TEHRAN, Dec. 13 (Shana) Managing Director of National Petrochemical Company (NPC) Abbas Shari-Moqaddam said Iran plans to increase its petrochemical production to 70 million t/y by March 2017.
In spite of international sanctions, Iran will increase its petchem products 4.5 million tons by end of current year (20 March 2016) and another 4.5 million tons by end of next year (20 March 2017), he told the 12th Iran Petrochemical Forum (IPF 2015) which opened here on Sunday.
The total value of petrochemical industrys products will exceed 27 billion dollars, he said at the international event which aims at introducing the industrys capacities in the post-sanctions era.
The CEO referred to Irans advantages for investment including 2000-km long land and sea border, young educated labor force, its location in the crossroad of Middle East and Central Asia, and high engineering capacity as well as tax exemptions in the free trade zones.

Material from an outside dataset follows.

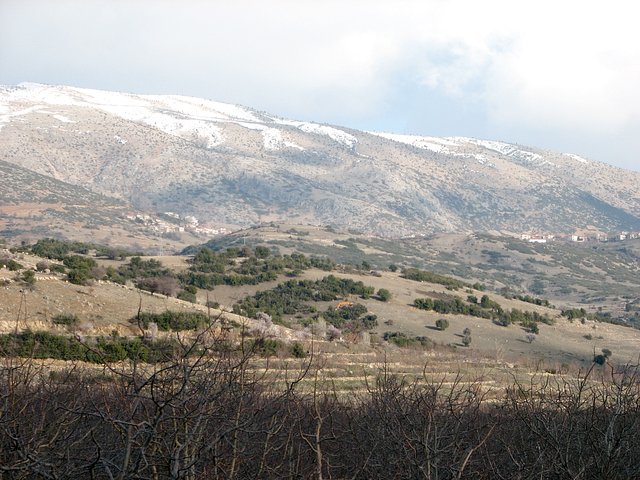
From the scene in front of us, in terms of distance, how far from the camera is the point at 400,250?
123 meters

In addition to stability and security, Iran enjoys numerous advantages, he added.
Some 97 foreign companies from 25 countries participated in IPF 2015 which shows an increase of 120 percent compared to IPF 2014.
More than 15,00 representatives from domestic and foreign firms including Australia, Azerbaijan, Canada, Denmark, France, Germany, Japan, the Netherland, Russia, and US are taking part in the event, according to NPC Vice President Mohammad-Hassan Peyvandi.
Participants in the IPF2015, one of the worlds most prestigious events representing the petrochemical industry, will discuss the core issues that the industry is facing with the emphasis given to Iran.
It provides an ideal platform where stakeholders and key players in the global petrochemical sector meet to exchange knowledge and address the latest advancements and best practices which are capable of shaping the future of the industry.
Following the historic nuclear agreement, Iran is also using the event to unveil its post-sanctions projects and plans for further expanding the Iranian petrochemical output capacity from the current 60 million t/y to over 138 million t/y in 2020 and eventually to 180 million t/y by 2025 with an investment of over $80 bn.
NPC seeks to use Irans natural gas reserves as raw material to produce propylene and propylene derivatives to provide feed for the expansion of local downstream industries.